For any organization, there's an inextricable link between the employee and the customer's company experience. In fact, each informs the other. Engaged employees will provide positive customer experiences, while satisfied customers will serve to boost employee engagement. Consider, also, that employees — or their families, friends and relatives — may also be customers of the organization. The many hats people wear these days — online and off — mean that experiences with organizations must be consistent, whether the person is an employee or customer. How can you evaluate your customer experience and apply the lessons learned to keep your employees happy? Partnering with HR is the beginning.
Company Experience: What Do You Want the Market to Know?
A critical first step is aligning the customer experience with desired brand attributes. Organizations don't always define their brands— consumers do. But, organizations can, and should, work to manage their brands effectively. That starts with agreeing to the key brand attributes that the organization wishes to be valued for. Those attributes will vary by organization, but could include such things as excellence, service or affordability.

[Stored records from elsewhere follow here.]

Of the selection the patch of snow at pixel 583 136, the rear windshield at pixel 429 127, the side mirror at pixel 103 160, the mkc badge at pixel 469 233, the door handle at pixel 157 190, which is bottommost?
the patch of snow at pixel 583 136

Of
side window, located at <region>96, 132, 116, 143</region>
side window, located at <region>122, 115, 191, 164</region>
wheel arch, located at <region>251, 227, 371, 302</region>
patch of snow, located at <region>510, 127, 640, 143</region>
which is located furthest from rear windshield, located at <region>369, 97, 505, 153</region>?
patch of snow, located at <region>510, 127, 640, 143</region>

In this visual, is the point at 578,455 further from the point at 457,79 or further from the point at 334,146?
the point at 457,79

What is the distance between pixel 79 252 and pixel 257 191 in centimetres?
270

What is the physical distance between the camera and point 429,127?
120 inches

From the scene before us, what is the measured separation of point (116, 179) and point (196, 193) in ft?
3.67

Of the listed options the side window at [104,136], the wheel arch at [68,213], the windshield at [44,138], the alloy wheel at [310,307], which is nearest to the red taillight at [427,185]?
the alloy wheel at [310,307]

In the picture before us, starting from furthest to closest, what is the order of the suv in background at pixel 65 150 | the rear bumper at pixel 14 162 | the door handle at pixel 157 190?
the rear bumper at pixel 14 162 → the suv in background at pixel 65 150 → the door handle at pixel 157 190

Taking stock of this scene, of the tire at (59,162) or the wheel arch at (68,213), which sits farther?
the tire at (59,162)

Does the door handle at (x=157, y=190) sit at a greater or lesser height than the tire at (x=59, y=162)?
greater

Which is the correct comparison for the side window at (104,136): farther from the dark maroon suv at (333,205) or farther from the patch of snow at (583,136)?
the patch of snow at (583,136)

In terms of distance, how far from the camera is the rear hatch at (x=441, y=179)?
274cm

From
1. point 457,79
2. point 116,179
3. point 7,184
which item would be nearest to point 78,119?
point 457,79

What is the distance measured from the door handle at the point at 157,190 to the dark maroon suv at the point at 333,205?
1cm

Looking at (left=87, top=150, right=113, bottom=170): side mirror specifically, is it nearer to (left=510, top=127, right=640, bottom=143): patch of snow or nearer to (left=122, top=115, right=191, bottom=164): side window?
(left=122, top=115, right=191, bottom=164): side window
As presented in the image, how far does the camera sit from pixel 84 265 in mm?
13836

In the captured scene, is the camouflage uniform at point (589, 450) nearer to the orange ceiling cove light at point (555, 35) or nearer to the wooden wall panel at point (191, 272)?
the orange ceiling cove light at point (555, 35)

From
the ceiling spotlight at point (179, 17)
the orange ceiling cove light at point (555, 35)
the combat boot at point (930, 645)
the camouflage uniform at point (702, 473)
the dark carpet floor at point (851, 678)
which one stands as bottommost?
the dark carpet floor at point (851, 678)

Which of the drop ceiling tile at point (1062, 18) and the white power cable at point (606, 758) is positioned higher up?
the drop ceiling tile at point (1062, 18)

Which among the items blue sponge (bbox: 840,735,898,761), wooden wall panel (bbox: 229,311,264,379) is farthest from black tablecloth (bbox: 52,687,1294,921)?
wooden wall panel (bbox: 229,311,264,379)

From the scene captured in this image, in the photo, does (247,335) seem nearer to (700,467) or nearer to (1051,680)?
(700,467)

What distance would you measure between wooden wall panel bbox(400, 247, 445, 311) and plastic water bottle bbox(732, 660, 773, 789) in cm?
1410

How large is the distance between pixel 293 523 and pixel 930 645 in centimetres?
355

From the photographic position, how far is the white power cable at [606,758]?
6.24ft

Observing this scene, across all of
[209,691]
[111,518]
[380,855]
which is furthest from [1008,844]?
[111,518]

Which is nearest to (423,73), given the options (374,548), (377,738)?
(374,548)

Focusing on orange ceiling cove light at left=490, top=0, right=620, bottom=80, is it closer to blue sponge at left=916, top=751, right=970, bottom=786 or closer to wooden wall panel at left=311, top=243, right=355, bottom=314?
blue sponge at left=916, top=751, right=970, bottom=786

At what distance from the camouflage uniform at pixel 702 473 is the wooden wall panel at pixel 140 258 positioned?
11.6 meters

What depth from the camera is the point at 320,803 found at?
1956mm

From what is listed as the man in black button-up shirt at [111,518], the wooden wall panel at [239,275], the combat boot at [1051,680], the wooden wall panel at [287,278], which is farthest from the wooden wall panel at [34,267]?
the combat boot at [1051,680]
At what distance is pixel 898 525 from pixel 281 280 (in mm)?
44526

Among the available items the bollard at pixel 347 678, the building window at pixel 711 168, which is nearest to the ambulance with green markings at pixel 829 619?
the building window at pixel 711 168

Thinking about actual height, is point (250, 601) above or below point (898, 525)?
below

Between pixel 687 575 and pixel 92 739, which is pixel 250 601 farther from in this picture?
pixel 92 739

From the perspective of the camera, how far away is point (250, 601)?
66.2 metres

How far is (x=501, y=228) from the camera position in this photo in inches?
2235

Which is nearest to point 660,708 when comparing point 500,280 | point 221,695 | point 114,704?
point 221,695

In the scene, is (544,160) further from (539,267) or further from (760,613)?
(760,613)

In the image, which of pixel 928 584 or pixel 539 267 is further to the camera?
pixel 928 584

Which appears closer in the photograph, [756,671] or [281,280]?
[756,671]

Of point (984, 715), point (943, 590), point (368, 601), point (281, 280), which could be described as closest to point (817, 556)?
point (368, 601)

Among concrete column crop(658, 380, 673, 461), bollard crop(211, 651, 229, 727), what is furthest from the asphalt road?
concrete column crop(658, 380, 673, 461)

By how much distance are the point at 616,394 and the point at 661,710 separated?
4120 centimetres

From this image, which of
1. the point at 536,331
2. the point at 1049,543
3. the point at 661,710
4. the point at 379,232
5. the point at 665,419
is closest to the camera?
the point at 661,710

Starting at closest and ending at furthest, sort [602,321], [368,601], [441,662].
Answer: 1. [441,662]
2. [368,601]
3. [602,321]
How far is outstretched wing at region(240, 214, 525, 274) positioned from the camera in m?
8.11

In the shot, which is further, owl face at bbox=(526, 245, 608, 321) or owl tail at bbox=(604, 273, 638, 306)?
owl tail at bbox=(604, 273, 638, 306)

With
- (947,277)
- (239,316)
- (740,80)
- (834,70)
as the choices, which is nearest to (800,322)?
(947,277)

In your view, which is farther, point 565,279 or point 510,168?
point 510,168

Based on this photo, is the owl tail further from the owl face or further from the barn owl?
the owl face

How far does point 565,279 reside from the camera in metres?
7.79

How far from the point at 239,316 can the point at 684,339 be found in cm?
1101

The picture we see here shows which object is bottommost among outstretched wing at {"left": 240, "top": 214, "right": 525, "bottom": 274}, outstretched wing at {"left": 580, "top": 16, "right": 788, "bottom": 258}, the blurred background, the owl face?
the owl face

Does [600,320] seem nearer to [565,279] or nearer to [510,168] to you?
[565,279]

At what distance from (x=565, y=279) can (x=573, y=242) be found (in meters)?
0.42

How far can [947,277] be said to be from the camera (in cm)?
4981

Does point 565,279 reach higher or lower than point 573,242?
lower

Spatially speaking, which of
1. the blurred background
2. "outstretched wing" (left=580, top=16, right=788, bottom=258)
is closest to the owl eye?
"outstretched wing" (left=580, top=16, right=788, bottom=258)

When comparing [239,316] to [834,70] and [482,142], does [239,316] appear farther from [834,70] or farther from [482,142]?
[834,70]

Once that list has been developed and agreed upon, it's important to do a reality check to determine whether, and to what extent, customers believe that the organization, its products and services — and its employees — exemplify those attributes. What will emerge from this analysis is an indication of areas where you may be exceeding, or failing to meet, your expectations of how you wish your organization to be viewed. Areas where you're not meeting expectations — gaps — can be a good starting point for identifying ways in which employees can play an important role in closing those gaps.
Managing the Gaps
Suppose one of the brand attributes an organization wishes to be known for is its high-quality product. But, when customers are surveyed they indicate that they'd collectively rate the business as a four on a scale up to 10 (with 10 being high), when it comes to product quality. Do employees have a role to play in boosting quality? The answer is yes. But they need to have the right tools, training and support to serve effectively in this role. Put training initiatives in place to address specific areas of opportunity for improvement. You can begin calculating the ROI by the following:
- Tracking potential savings that might occur through fewer errors, which have a direct tie to customer satisfaction
- Customer response to questions related to "would you recommend" (generally referred to as a Net Promoter Score — NPS)
- Using other metrics that can be drawn between business actions and customer and employee satisfaction
A Role for Finance, HR and Marketing
Effectively managing employee and customer actions and perceptions requires a partnership and collaboration between the corporate functions of finance, HR and marketing, among others. Finance leaders can help to cultivate these relationships by helping HR and marketing quantify the impacts their efforts have on the organization's bottom line. Managing the company experience matters — for everyone.